+++ EXTRACT TO READ +++

Here's an example of what we can do when page processing exits.

function _mymodule_page_cache_exit() {
  global $user;

  $cache_options = _mymodule_get_cache_options();
  if (!$cache_options['key']) {
    return;
  }
  if (!($data = ob_get_contents())) {
    return;
  }
  ob_end_flush();

  if ($data) {
    // Filter page for current user dependencies.
    if ($user->uid != 0) {
      // perform regular expressions to deal with parts of the page
      // that depend on the current user, such as uid, name, etc.
    }
    // Compress page for DB storage if GZIP is available.
    if (function_exists('gzencode')) {
      $data = gzencode($data, 9, FORCE_GZIP);
    }
    cache_set($cache_options['key'], 'cache_page', $data, time() + $cache_options['lifetime'], drupal_get_headers());
  }
}

Here's what we can do in our hook_init implementation:

/**
 * Again, my implementation is a bit more complex, but this
 * snippet helps to get an idea, hopefully.
 */
function _mymodule_page_cache_init() {
  global $user;

  // See if page cacheable.
  $cache_options = _mymodule_get_cache_options();
  if (!$cache_options['key']) {
    // Page is not cacheable.

+++ DATA FOR REVIEW +++

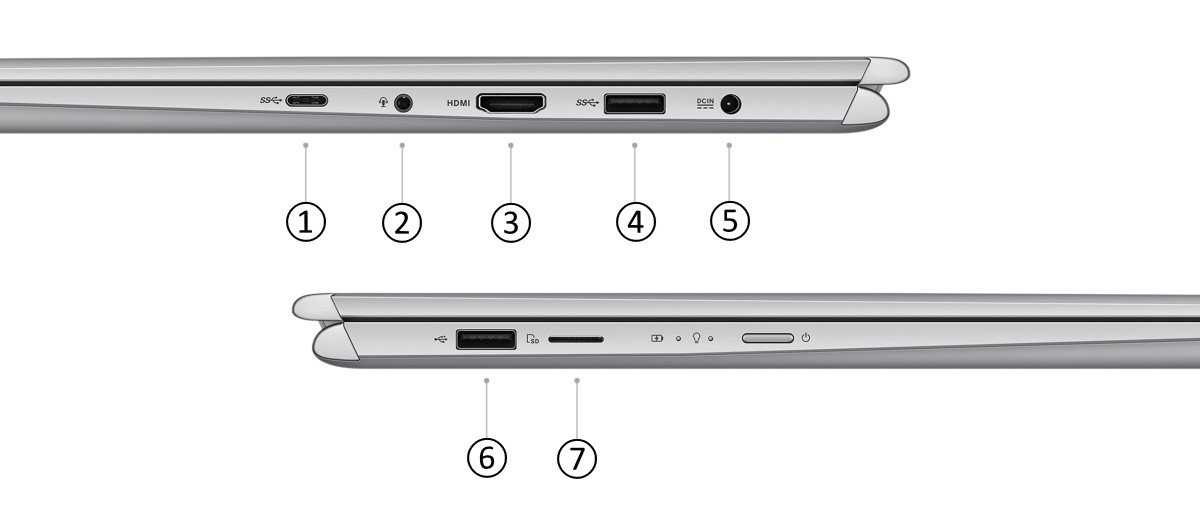 SS HDMI SS DCIN

1 2 3 4 5

SD

6 7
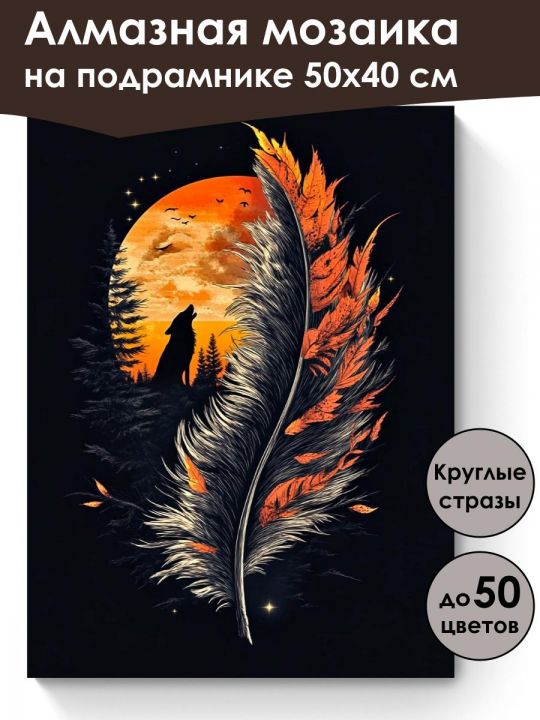 Алмазная мозаика
на подрамнике 50х40 см

Круглые стразы

до 50 цветов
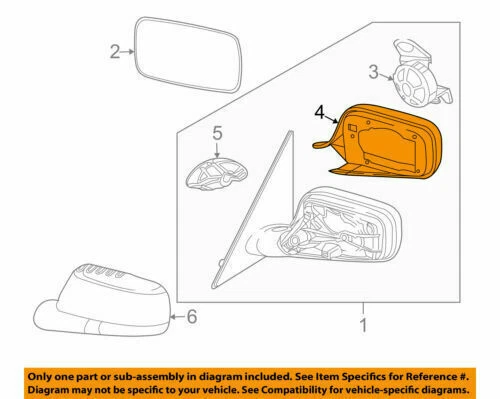 2
3
4
5
6
1

Only one part or sub-assembly in diagram included. See Item Specifics for Reference #.
Diagram may not be specific to your vehicle. See Compatibility for vehicle-specific diagrams.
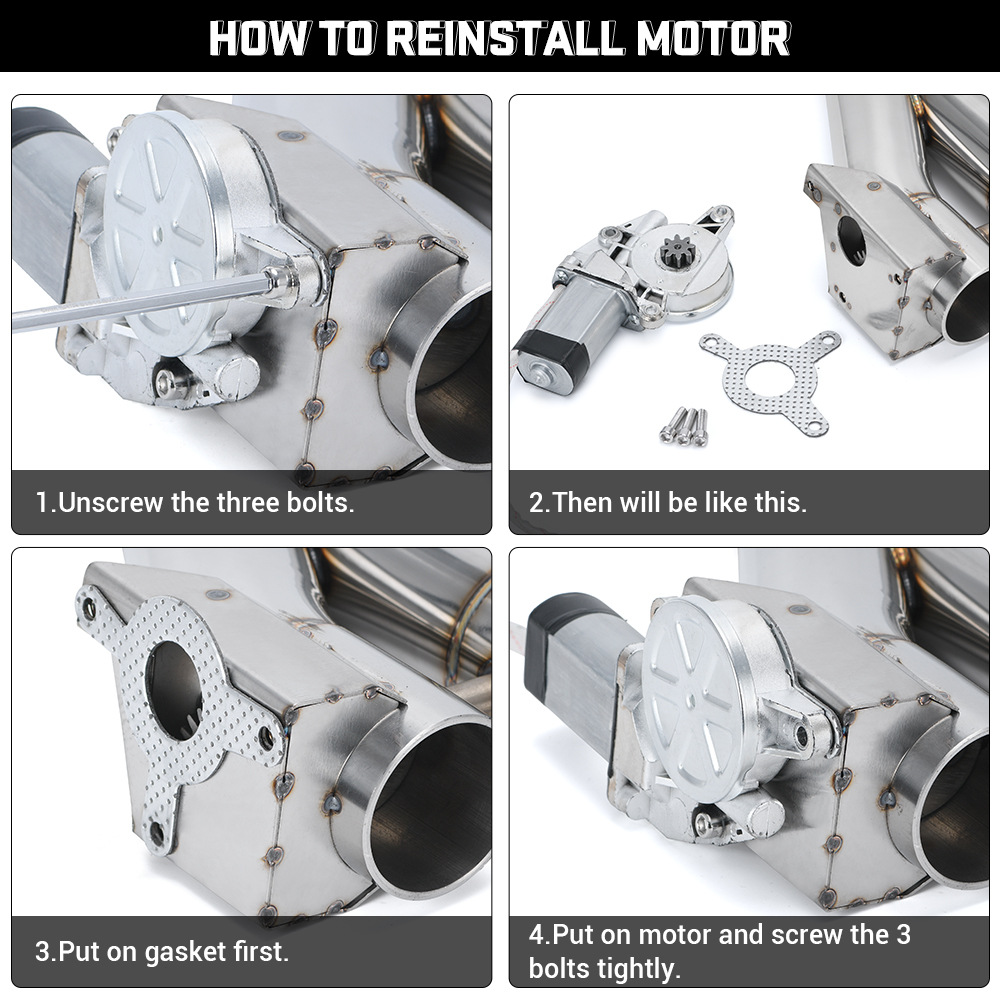 HOW TO REINSTALL MOTOR

1.Unscrew the three bolts.

2.Then will be like this.

3.Put on gasket first.

4.Put on motor and screw the 3 bolts tightly.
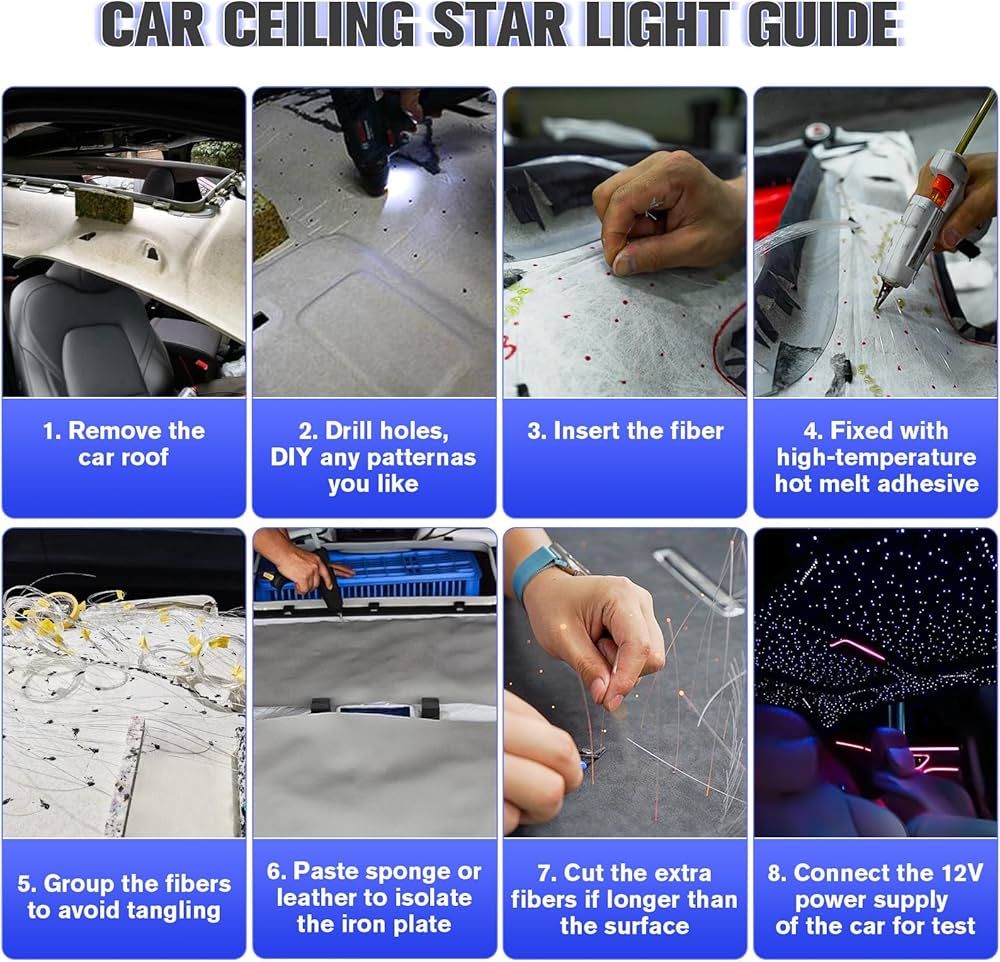 CAR CEILING STAR LIGHT GUIDE

1. Remove the car roof

2. Drill holes, DIY any patternas you like

3. Insert the fiber

4. Fixed with high-temperature hot melt adhesive

5. Group the fibers to avoid tangling

6. Paste sponge or leather to isolate the iron plate

7. Cut the extra fibers if longer than the surface

8. Connect the 12V power supply of the car for test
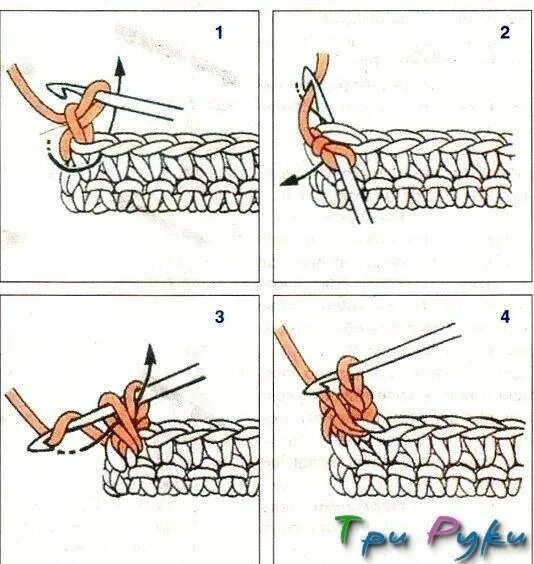 1

2

3

4

Три Руки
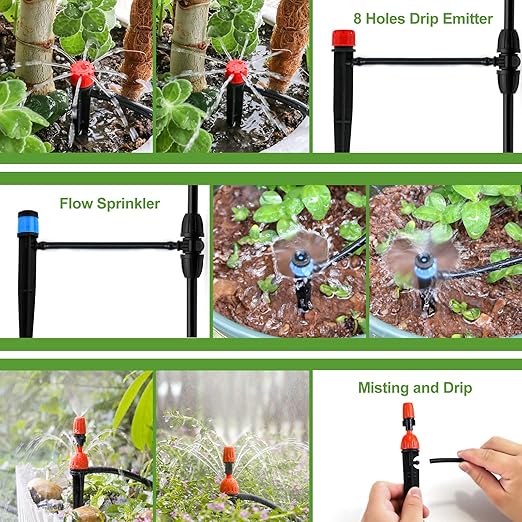 8 Holes Drip Emitter

Flow Sprinkler

Misting and Drip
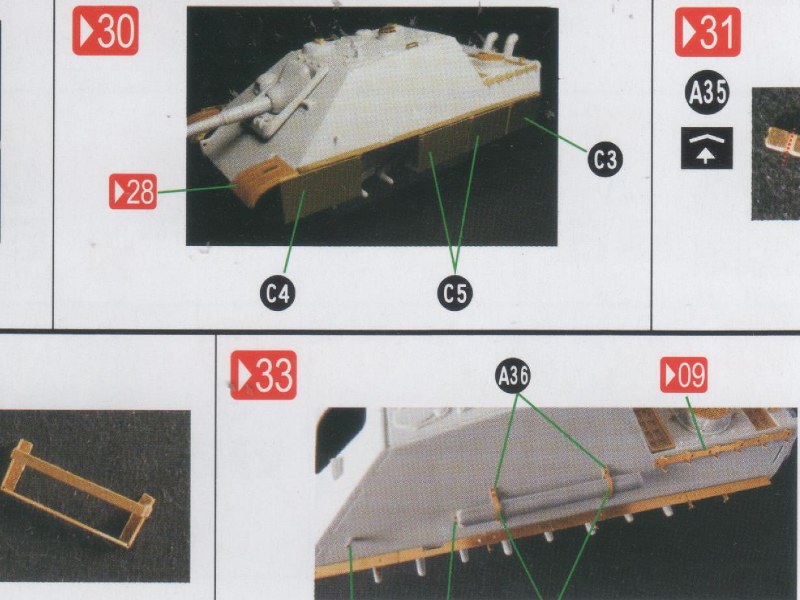 30

28

C3

C4

C5

31

A35

33

A36

09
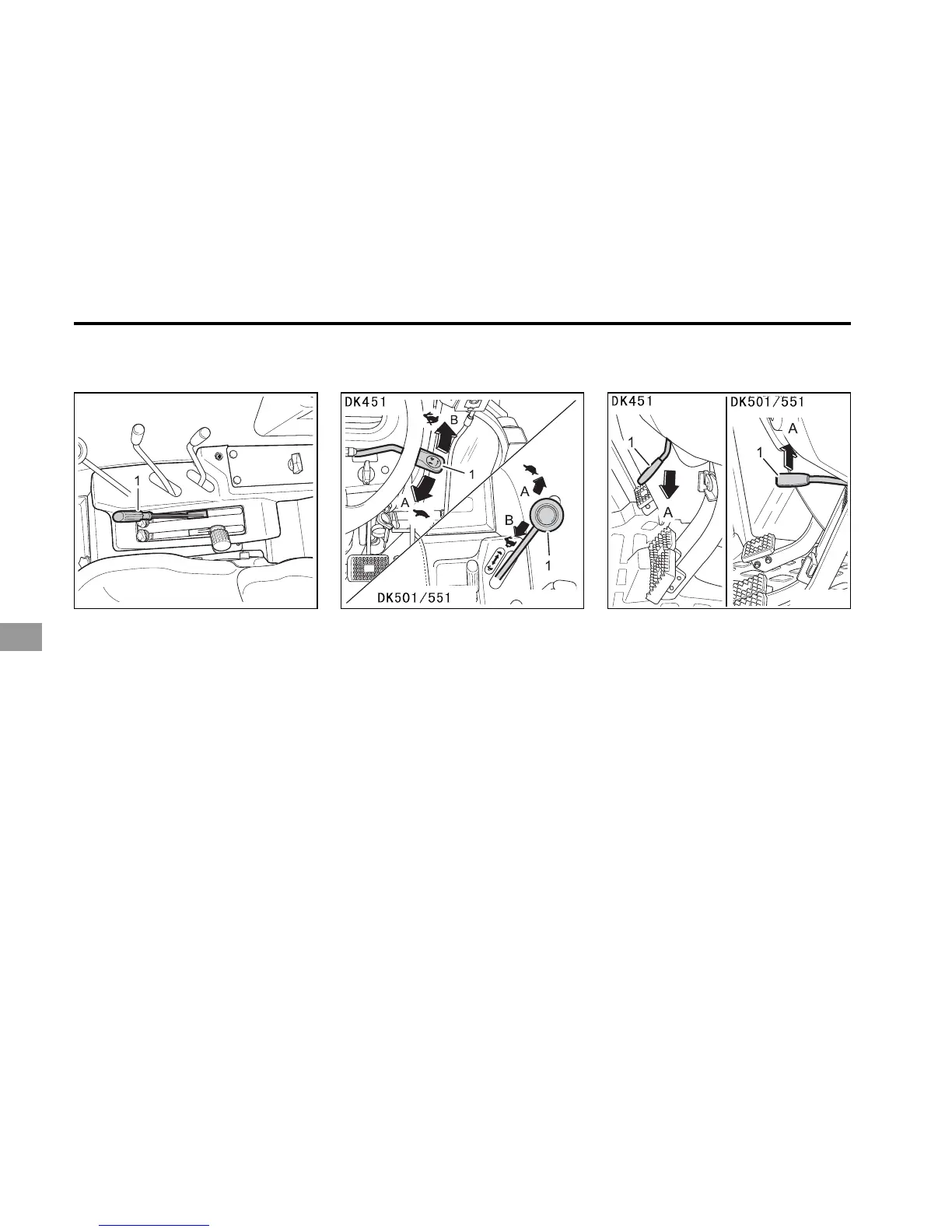 1

DK451

B

1

A

A

B

1

DK501/551

DK451

1

A

DK501/551

A

1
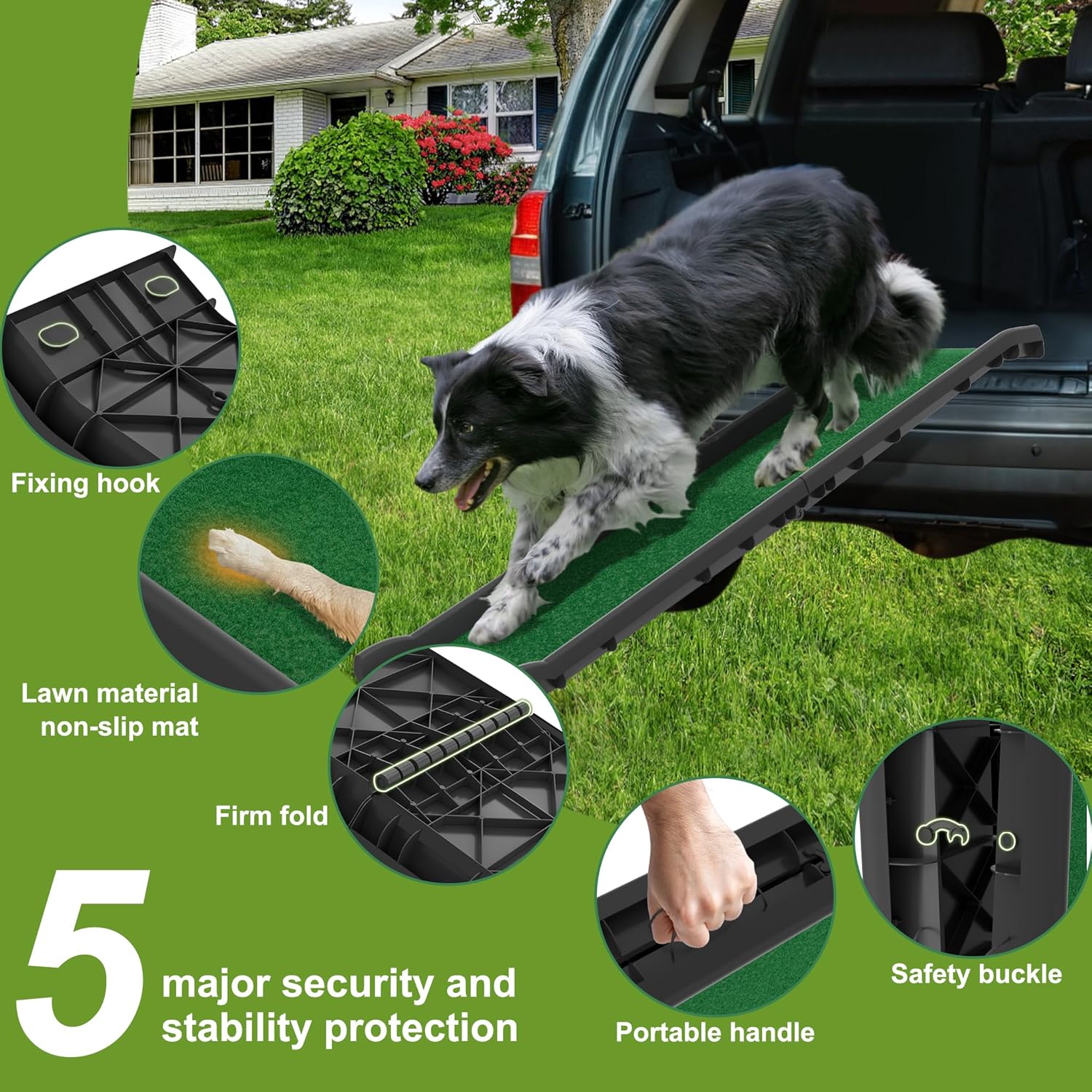 Fixing hook

Lawn material non-slip mat

Firm fold

5 major security and stability protection

Portable handle

Safety buckle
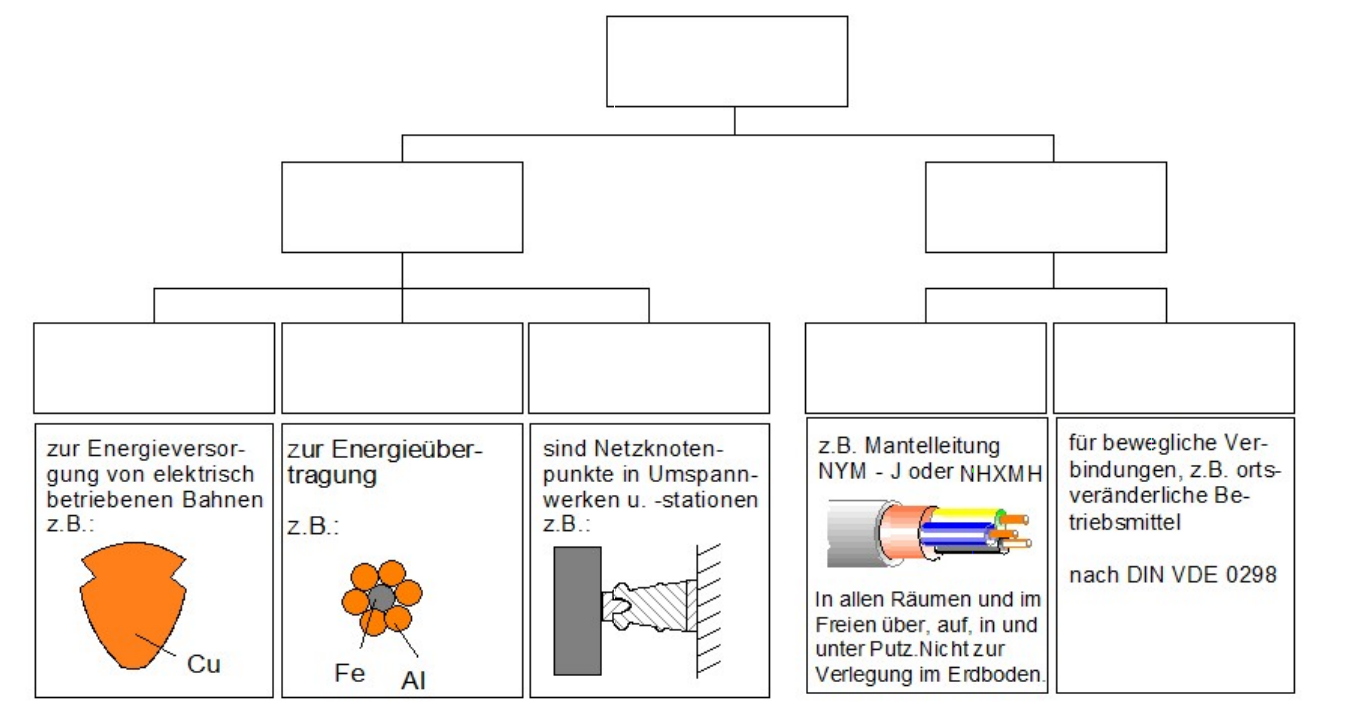 zur Energieversorgung von elektrisch betriebenen Bahnen z.B.:

Cu

zur Energieübertragung

z.B.:

Fe

Al

sind Netzknotenpunkte in Umspannwerken u. -stationen z.B.:

z.B. Mantelleitung NYM - J oder NHXMH

In allen Räumen und im Freien über, auf, in und unter Putz.Nicht zur Verlegung im Erdboden.

für bewegliche Verbindungen, z.B. ortsveränderliche Betriebsmittel

nach DIN VDE 0298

+++

#### WHAT NEEDS TO BE DONE
According to a comment in the page-caching code excerpt, what is the page compressed for when GZIP is available? The listing has no connection to the page-caching code excerpt.

#### SOLUTION BELOW
For storage in the database.